I due autori estremizzano le teorie bressoniane sull'economia della forma e sulla densità dei contenuti e consegnano l’intera narrazione fuori-campo. Premessa al ricorso a questa figura del discorso filmico è l’affermazione di Deleuze per cui «lo spazio e l’azione eccedono sempre i limiti del quadro». Prendendo le mosse da quanto già affermato da Bazin circa il potere centrifugo del cinema, che si struttura proprio in funzione dell’invisibile ed in virtù del quale personaggi e cose sembrano attirati da un centro di attrazione che è fuori dall’immagine, oltre i bordi e i lembi dello schermo, Rodrigues e Guerra da Mata realizzano un’opera scentrata, tutta giocata sulle possibilità estreme di decentramento, facendo quindi del fuori-campo un vero e proprio centro di gravità esterno allo schermo. Dimensione misteriosa ed ineffabile, il fuori-campo di A Última Vez Que Vi Macau da relativo (designante qualcosa che esiste altrove, ma comunque vicino o intorno – la sparizione di Candy) si fa assoluto (testimonianza di un altrove più radicale, che rinvia a presenze più lontane nel tempo o nello spazio, più universali).

» **ESTRATTO DELLA FONTE**:
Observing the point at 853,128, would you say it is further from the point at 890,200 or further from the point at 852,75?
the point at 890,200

» **OBIETTIVO**:
Elenca tutti i nomi propri di persona presenti nel brano sul fuori-campo. Il materiale non ha alcun ruolo in questo esercizio.

» **SOLUZIONE DELL'ESERCIZIO**:
Deleuze, Bazin, Rodrigues, Guerra da Mata, Candy